_WORK TO BE COMPLETED:_ Go to the line that includes "site SER_S13_I03." and retype it, then every line after it to the end of the data, adding nothing.

★ ★ ★ ★ ★ ★ ★

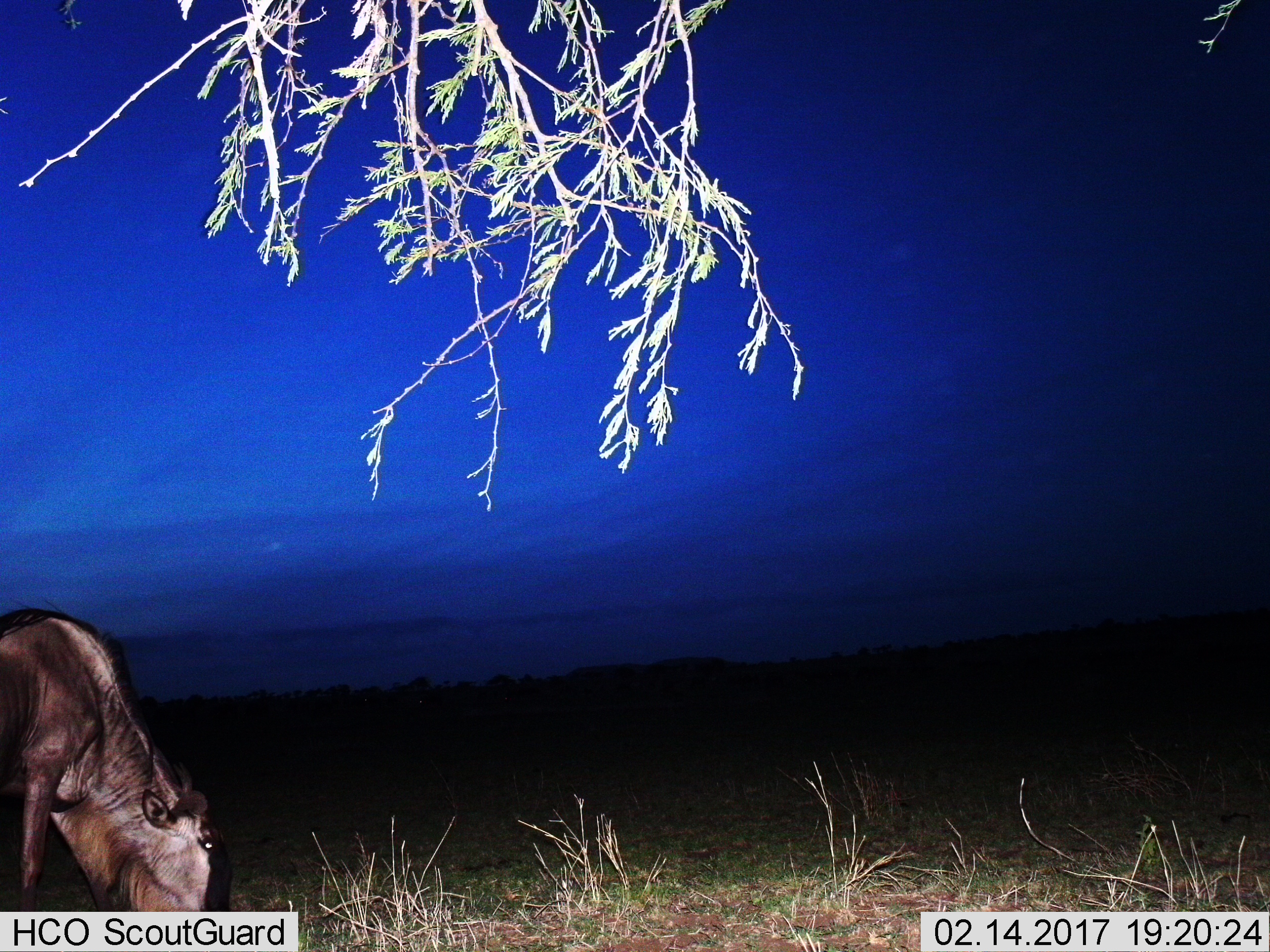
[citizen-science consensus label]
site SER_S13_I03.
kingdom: Animalia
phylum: Chordata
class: Mammalia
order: Artiodactyla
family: Bovidae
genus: Connochaetes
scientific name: Connochaetes taurinus taurinus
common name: blue wildebeest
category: wildebeestblue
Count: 1.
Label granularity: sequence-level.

★ ★ ★ ★ ★ ★ ★

_EXERCISE ANSWER:_
site SER_S13_I03.
kingdom: Animalia
phylum: Chordata
class: Mammalia
order: Artiodactyla
family: Bovidae
genus: Connochaetes
scientific name: Connochaetes taurinus taurinus
common name: blue wildebeest
category: wildebeestblue
Count: 1.
Label granularity: sequence-level.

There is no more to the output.